Espace de l'Art Concret

Halfway between Cannes and Grasse is Mouans-Sartoux, a town whose name I still cannot pronounce correctly, but which hosts a stunning go-to place: the Espace de l'Art Concret, a contemporary art center with a collection of abstract art unique in France, donated by Albers-Honegger.

This resource of more than 700 works encourages a continual dialogue between works from many different horizons, confronting different theoretical propositions and specific sociological and political contexts. While the heart of the collection is built around the works of renowned members of the Concret Art movement, both Swiss (Max Bill, Richard Paul Lohse, Camille Graeser, Gottfried Honegger) and French (Bernard Aubertin, Jean-François Dubreuil, François Morellet, Aurelie Nemours), the collectors situated the ensemble in the long history of European abstract art.

Faithful to the universal spirit of Concrete Art, the collectors did not limit themselves to purely geometric works. They enlarged the scope of their collection by including remarkable and sometimes surprising works that can claim a link to this historical movement in a manner that makes it a work of art in and of itself.
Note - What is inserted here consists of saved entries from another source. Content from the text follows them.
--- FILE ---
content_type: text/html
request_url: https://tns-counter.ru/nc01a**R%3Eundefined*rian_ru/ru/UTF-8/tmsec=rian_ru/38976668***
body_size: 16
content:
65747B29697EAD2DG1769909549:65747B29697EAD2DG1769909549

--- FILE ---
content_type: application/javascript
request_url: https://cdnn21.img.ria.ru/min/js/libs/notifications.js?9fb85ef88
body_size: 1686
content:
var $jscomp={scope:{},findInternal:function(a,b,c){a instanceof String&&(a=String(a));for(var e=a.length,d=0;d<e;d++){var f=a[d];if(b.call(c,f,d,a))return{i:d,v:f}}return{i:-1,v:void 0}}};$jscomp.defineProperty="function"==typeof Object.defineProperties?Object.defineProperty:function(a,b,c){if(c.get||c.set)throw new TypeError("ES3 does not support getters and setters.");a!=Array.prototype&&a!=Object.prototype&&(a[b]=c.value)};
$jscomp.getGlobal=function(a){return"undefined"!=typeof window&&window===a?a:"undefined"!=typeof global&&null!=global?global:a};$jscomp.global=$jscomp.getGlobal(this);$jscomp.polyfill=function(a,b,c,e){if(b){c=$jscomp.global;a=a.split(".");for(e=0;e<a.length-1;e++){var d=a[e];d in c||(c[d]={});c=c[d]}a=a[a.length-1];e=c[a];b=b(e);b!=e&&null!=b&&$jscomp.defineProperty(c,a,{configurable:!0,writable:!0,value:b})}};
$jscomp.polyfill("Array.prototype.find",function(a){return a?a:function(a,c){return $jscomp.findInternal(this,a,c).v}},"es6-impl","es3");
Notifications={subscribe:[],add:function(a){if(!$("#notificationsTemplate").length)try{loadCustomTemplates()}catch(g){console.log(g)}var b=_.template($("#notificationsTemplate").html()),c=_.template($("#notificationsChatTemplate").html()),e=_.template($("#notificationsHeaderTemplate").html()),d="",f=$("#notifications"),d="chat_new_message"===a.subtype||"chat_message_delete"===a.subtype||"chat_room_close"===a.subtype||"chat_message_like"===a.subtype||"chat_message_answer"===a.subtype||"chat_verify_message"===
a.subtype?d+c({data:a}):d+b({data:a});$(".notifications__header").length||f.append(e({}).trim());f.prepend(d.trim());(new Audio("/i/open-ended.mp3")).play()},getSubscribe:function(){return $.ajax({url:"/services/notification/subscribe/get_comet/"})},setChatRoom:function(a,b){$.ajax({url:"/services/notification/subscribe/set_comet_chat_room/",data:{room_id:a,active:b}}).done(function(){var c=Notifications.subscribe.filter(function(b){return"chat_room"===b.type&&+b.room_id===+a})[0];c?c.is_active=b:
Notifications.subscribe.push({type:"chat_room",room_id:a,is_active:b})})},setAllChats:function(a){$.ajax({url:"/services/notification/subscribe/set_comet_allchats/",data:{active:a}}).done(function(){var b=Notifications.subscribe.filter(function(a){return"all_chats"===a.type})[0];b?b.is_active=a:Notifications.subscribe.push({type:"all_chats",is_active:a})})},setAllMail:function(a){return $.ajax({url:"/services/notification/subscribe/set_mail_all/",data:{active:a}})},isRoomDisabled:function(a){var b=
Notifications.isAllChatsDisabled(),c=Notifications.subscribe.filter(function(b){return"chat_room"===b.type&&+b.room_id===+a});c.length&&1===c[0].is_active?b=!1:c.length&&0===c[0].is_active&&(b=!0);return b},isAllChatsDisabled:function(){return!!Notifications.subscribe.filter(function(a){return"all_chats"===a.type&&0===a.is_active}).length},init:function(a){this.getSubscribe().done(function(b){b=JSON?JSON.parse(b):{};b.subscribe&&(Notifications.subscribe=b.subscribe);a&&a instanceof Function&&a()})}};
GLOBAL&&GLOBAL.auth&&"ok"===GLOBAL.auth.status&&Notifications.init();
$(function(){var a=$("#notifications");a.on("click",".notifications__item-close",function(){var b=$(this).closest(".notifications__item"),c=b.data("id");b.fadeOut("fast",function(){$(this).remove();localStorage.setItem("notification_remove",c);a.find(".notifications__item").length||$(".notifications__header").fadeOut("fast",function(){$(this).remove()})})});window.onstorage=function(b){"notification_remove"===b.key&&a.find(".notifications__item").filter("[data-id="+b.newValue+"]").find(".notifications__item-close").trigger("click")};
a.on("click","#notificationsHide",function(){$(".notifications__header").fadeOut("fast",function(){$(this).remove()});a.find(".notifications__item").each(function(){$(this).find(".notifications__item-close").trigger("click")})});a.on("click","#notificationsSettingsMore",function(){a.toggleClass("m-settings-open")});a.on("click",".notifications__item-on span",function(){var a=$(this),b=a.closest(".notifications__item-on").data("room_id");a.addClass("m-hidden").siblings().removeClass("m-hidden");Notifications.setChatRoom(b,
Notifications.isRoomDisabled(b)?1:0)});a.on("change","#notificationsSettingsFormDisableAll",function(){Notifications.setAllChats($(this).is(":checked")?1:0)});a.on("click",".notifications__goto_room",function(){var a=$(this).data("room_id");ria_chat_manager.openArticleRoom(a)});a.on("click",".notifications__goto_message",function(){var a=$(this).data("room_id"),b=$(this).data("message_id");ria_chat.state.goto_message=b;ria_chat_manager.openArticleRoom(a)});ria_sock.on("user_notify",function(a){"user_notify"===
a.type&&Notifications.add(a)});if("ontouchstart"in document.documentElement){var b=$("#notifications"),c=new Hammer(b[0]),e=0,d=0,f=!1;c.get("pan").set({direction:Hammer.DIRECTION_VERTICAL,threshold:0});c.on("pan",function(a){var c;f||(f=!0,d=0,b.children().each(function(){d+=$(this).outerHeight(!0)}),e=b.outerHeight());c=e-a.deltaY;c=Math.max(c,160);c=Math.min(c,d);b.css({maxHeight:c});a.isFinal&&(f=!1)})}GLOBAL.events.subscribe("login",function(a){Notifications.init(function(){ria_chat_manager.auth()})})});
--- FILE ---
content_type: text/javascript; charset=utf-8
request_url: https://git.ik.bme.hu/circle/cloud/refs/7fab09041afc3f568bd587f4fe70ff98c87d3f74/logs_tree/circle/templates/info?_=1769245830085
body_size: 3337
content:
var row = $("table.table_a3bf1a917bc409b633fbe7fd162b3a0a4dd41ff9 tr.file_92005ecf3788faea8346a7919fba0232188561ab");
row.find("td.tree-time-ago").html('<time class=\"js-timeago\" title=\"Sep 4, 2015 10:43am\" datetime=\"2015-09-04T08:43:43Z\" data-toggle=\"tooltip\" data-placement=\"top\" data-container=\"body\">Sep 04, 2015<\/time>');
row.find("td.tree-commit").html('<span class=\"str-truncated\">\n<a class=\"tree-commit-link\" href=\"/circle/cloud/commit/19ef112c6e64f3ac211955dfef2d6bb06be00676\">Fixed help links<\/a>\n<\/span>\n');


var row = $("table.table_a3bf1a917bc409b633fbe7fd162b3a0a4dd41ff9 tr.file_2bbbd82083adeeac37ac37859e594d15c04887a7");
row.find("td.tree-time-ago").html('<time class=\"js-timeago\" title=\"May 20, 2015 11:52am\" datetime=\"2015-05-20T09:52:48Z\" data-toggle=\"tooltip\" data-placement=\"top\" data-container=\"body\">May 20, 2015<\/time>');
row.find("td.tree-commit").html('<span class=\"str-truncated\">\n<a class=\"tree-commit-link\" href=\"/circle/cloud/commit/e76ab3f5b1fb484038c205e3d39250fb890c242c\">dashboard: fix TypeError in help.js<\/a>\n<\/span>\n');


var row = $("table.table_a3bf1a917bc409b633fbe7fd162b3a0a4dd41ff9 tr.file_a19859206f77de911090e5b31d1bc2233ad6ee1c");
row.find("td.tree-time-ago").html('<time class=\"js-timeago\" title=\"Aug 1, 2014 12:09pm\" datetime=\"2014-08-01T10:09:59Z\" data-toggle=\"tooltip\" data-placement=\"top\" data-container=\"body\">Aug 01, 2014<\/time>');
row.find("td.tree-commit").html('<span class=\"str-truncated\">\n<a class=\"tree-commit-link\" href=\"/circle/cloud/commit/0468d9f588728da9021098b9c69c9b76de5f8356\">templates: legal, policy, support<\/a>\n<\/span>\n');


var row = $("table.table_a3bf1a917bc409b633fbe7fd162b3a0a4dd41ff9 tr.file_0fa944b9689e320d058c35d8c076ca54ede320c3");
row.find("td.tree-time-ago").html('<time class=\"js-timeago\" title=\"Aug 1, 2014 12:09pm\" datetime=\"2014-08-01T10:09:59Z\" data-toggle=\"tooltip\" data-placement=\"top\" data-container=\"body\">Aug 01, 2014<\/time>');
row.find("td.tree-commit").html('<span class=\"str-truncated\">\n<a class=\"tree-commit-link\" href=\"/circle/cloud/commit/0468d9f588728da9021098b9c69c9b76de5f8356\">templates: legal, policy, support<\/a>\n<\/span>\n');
It seems evident today that the important players of Minimalism or Conceptual Art would be included in the permanent collection (Joseph Beuys, Daniel Buren, Alan Charlton, Richard Long, Helmut Federle, Imi Knoebel, Olivier Mosset, Bernar Venet, Franz Erhald Walther from Europe or Carl Andre, Robert Barry, Dan Flavin, Donald Judd, Joseph Kosuth, Richard Serra from the United States). It is less evident that artists linked to Arte Povera (Manzoni), Support-Surface (Claude Viallat) or New Realism (Tinguely) should also appear there. This witnesses the collectors’ visionary spirit: they chose to examine the rigorous principals of concrete art as they have been explored in the most radical movements of the twentieth century.

This independent, almost impertinent, vision underlies the entire collection and its historical impact is enlarged by the unexpected new territories it explores in the contemporary.